Constructionnisme social → processus d’explication ; la pratique
communicative comme interprétation du réel d’après le point de vue
de l’interlocuteur. Théorie implicite → chacun à une interprétation
de la situation.
Le contexte
Dimension de la
situation d’interaction : les pratiques communicatives émergent de
la rencontre d’individu dans une situation (modèle tripolaire
sujet-objet-autrui).

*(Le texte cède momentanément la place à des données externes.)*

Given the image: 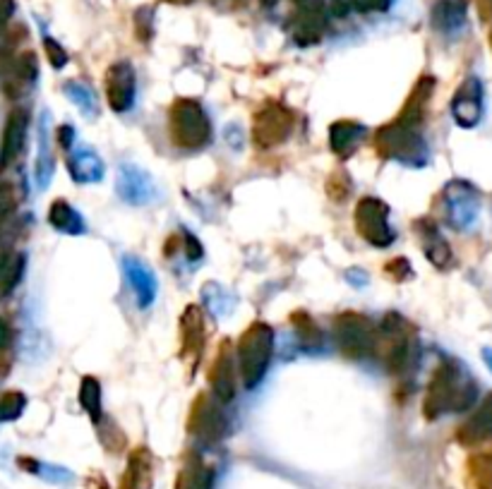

Le contexte est le domaine pertinent de
l’échange (point de vue théorique), mais il est aussi composé
d’éléments physiques (point de vue théorique). Le contexte évolue
avec la relation (geste affecte le contexte, déplacement…). Avant la
rencontre on imagine celle-ci, on se le représente dans un contexte
et cela va nous aider à l’interpréter quand elle se passera
vraiment. Ce qui se passe (le dynamique) va modifier le contexte,
donc modifier les mondes possibles que l’on avait imaginé.
Contexte = élément
préalable (orientation) + changement au cours de l’action
(réorientation)
Contexte statique
→ interaction comme contrat (Rommetveit) ; cadre participatif
(=définit les places institutionnelles des participants) (Goffman).
Les interlocuteurs
Chacun aborde
l’interaction avec caractéristiques personnelles (physiques,
sociales, psychologiques). Il y a durant l’interaction ajustement ou
non des représentations (au sujet de soi, de l’autre, du statut)
L’objet
= De quoi on
parle. Statique = existe avant et indépendamment de la rencontre ;
dynamique = actualisé dans l’interaction.